General strengths and advantages of reflective network therapy:
- Parents get significant support and share insights, including during weekly guidance conferences with the teacher and monthly conferences with the child’s psychotherapist.
- Siblings of severely disturbed children have been also been helped by Reflective Network Therapy. Emotionally healthy foster children and children of staff have also been welcomed into RNT classrooms.
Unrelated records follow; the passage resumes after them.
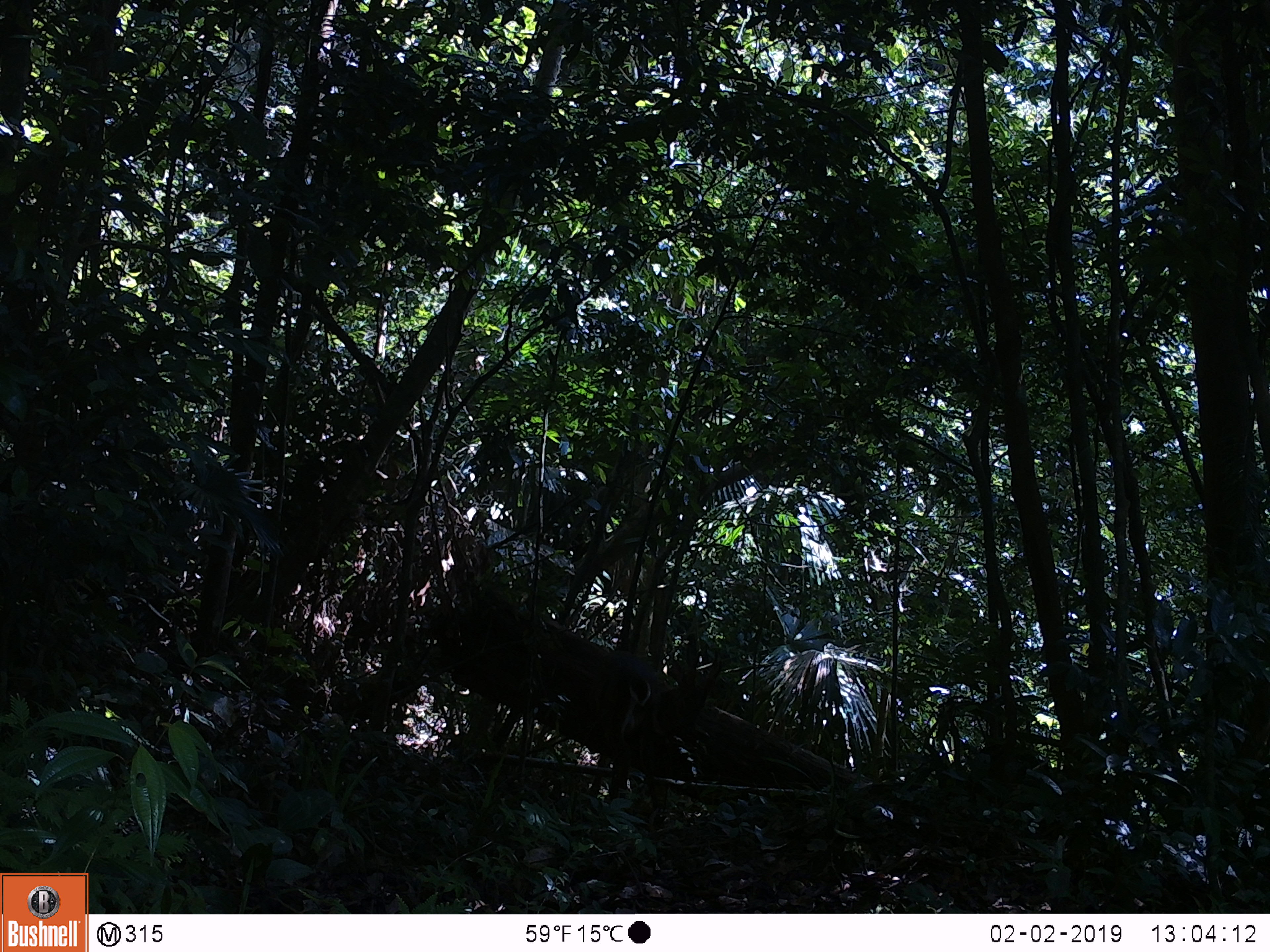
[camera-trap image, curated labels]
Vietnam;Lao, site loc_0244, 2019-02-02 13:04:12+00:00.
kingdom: Animalia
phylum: Chordata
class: Mammalia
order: Artiodactyla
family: Cervidae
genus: Muntiacus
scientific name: Muntiacus vuquangensis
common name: large-antlered muntjac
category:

- RNT reduces children’s ongoing psychological damages in situations of domestic stress and helps prevent post-traumatic stress disorder.
- It is a proven method for seriously emotionally disturbed and/or pervasively developmentally disordered young children.
- RNT is more cost-effective than methods commonly used; approximately one sixth of the usual costs for treatment of autism are needed when using RNT.
- RNT helps children during and after catastrophic events. The method can be focused as psychological first aid using a derivative of Reflective Network Therapy based on the RNT manualized Personal Life History Books. The PLHB method employs psychoanalytically informed guided activity workbooks to help trauma-impacted children of any age.